The researchers performed genomic analysis of 180 of the Ph-like ALL cases and found that 88% had kinase-activating alterations.

This included CRLF2 rearrangements in 51% of cases, JAK2 or EPOR rearrangements in 12.4%, ABL class fusions in 9.8%, other JAK-STAT sequence mutations in 7.2%, other kinase alterations in 4.1%, and Ras pathway mutations in 3.6%.

“Our comprehensive sequencing showed that Ph-like ALL in adults is the most genetically diverse subtype of leukemia that has been described,” said study author Kathryn Roberts, PhD, of St. Jude.

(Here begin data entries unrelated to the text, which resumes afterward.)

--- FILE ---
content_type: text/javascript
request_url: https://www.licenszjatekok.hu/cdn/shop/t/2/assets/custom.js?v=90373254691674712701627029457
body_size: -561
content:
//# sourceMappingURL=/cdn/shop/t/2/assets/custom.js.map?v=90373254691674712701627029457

“Cumulatively, more than 50 different chromosomal rearrangements involving 15 different kinases and cytokine receptors have been identified. In this study, we identified 11 chromosomal rearrangements that are new to Ph-like ALL.”

These 11 rearrangements are FIP1L1-PDGFRA, SNX29-PDGFRB, SMU1-JAK2, ZNF340-JAK2, THADA-EPOR, SMARCA4-TYK2, ZNF340-TYK2, ZYMM2-FLT3, DNTT-BLNK, TMEM2-PTK2B, and KANK1-CBL1.

The diversity of kinase-activating alterations in Ph-like ALL has important clinical implications, said study author Hagop Kantarjian, MD, of the University of Texas MD Anderson Cancer Center in Houston.

“It is important that we now identify patients with Ph-like ALL at diagnosis to provide optimal treatment with targeted agents,” he said.

The findings also highlight the importance of centralized comprehensive genomic sequencing for patients, said study author Elisabeth Paietta, PhD, of the Montefiore Health System and Albert Einstein College of Medicine in Bronx, New York.

“Lymphoblasts from almost half of the patients with Ph-like ALL harbor a genomic rearrangement of CRLF2, which can be detected by flow cytometry using an antibody to CRLF2,” Dr Paietta said. “This is very important as it allows a quick characterization of this Ph-like ALL subtype prior to any detailed sequencing.”